I'm working in spark and, to employ the Matrix
class of the Jama
library, I need to convert the content of a spark.sql.DataFrame
to a 2D array, i.e., Array[Array[Double]]
.
While I've found quite several solutions on how to convert a single column of a dataframe to an array, I don't understand how to
- transform an entire dataframe into a 2D array (that is, an array of arrays);
- while doing so, casting its content from long to Double.

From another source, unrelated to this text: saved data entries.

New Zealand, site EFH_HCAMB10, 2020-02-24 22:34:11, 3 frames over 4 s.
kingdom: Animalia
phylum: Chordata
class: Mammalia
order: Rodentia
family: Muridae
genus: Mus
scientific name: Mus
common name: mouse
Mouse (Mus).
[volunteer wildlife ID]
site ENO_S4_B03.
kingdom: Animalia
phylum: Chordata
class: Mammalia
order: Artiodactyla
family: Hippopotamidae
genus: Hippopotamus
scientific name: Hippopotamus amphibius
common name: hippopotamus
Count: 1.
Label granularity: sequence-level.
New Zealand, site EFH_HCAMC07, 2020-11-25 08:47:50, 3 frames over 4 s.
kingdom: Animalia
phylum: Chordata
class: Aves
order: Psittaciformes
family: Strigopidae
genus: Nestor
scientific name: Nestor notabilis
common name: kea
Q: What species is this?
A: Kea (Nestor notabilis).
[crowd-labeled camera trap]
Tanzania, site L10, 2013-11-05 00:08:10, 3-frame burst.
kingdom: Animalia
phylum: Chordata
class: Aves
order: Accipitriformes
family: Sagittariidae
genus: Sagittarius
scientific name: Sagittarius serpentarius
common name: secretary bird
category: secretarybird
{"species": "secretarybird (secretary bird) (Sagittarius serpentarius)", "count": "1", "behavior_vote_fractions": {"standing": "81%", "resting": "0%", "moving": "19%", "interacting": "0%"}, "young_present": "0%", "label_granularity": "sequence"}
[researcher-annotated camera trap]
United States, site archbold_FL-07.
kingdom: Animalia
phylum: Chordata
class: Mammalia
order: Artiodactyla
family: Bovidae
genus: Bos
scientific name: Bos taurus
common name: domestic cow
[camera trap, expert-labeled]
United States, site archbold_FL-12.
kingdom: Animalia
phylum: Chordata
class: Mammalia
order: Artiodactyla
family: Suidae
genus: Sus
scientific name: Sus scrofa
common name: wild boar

The reason for that is that I need to load the content of a dataframe into a Jama matrix, which requires a 2D array of Doubles as input:
val matrix_transport = new Matrix(df_transport)
<console>:83: error: type mismatch;
found : org.apache.spark.sql.DataFrame
(which expands to) org.apache.spark.sql.Dataset[org.apache.spark.sql.Row]
required: Array[Array[Double]]
val matrix_transport = new Matrix(df_transport)
EDIT: for completeness, the df schema is:
df_transport.printSchema
root
|-- 1_51501_19962: long (nullable = true)
|-- 1_51501_26708: long (nullable = true)
|-- 1_51501_36708: long (nullable = true)
|-- 1_51501_6708: long (nullable = true)
...
with 165 columns of identical type long
.